Officials confirm Islamic State leader wounded in airstrike

Iraqi intelligence official says head of terror group hit early Saturday; IS spokesperson wishes ‘speedy recovery’ on Twitter

'Caliph' Abu Bakr al-Baghdadi speaks to Muslims in a mosque in Mosul, Iraq. (YouTube screen capture)
'Caliph' Abu Bakr al-Baghdadi speaks to Muslims in a mosque in Mosul, Iraq. (YouTube screen capture)

Two Iraqi officials and state TV said Sunday that an airstrike wounded Islamic State group leader Abu Bakr al-Baghdadi, after a Twitter account linked to the terror group appeared to confirm he had been hit.

An Interior Ministry intelligence representative told The Associated Press on Sunday that the strike took place early Saturday in the town of al-Qa’im in Iraq’s Anbar province.

The official, citing informants within the militant group, said the strikes wounded al-Baghdadi. In addition, a senior Iraqi military officer said he learned in operational meetings that al-Baghdadi had been wounded.

Neither of the officials knew the extent of al-Baghdadi’s apparent injuries.
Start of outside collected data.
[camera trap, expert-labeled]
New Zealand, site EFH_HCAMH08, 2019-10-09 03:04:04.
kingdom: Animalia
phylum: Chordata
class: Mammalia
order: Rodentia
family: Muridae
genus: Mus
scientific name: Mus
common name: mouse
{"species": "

Both spoke on condition of anonymity to discuss confidential material. State television later also reported that al-Baghdadi had been wounded.

Earlier Sunday, a Twitter account associated with the Islamic State wished Abu Bakr al-Baghdadi a “speedy recovery” in a tweet posted Sunday, a day after reports emerged that the shadowy leader may have been injured.

“And do you think that the Caliphate ends when the caliph dies?/ We would like to reassure the nation that its prince is well thanks to Allah/ We pray for his speedy recovery #prayer,” the tweet read in Arabic.

The Twitter account belongs to an alleged spokesperson for the Islamic State.

Al-Baghdadi is thought to control the Islamic State terror group, a former al-Qaeda offshoot that captured wide swaths of territory in Iraq and Syria over the last year and declared itself a caliphate, ruled by Baghdadi as a supreme religious and political leader.

A series of airstrikes targeted a gathering of IS leaders near the northern Iraqi city of Mosul late on Friday, the Pentagon said, and Iraqi authorities were seeking to determine if the group’s chief had been killed.

A senior Iraqi intelligence official earlier said there was no “accurate information” on whether Baghdadi was dead but that authorities were investigating. “The information is from unofficial sources and was not confirmed until now, and we are working on that,” he announced.

The death of the elusive IS leader would be a major victory for the US-led coalition, but officials said it could take time to confirm who had been hit in the strikes.

“I can’t absolutely confirm that Baghdadi has been killed,” General Nicholas Houghton, the chief of staff of the British armed forces, told BBC television on Sunday. “Probably, it will take some days to have absolute confirmation,” he added.

A spokesman for US Central Command — which oversees American forces in the Middle East — could not confirm either if Baghdadi was present at the time of the raid, which, he stated, had intentionally targeted the group’s leadership.

The strikes were a further sign of “the pressure we continue to place on the (IS) terrorist network,” spokesman Patrick Ryder said.

The aim was to squeeze the group and ensure it had “increasingly limited freedom to maneuver, communicate and command.”

The US-led coalition against the Islamic State, which is made up of more than 30 countries from four continents, has been attacking Islamic State positions in Iraq and Syria since August.

US President Barack Obama said Sunday that deploying additional troops to Iraq signals a “new phase” in the fight against the Islamic State group.

After earlier unveiling plans to send up to 1,500 more US troops to Iraq to advise and train the country’s forces, Obama told CBS News on Sunday that the US-led effort to defeat IS was moving to a new stage.

“Phase one was getting an Iraqi government that was inclusive and credible — and we now have done that,” Obama told CBS News on Sunday.

“Rather than just try to halt (IS’s) momentum, we’re now in a position to start going on some offense,” the president added, stressing the need for Iraqi ground troops to start pushing back IS fighters.

“We will provide them close air support once they are prepared to start going on the offense (against IS),” Obama said. “But what we will not be doing is having our troops do the fighting.”

Going on the offensive will be a significant challenge for Iraq’s forces, which saw multiple divisions fall apart in the early days of the jihadist offensive, leaving major units that need to be reconstituted.

The additional troops announced by Obama would roughly double the number of American military personnel in the country to about 3,100, marking a significant return of US forces to Iraq by a president who has hailed his role in their 2011 departure.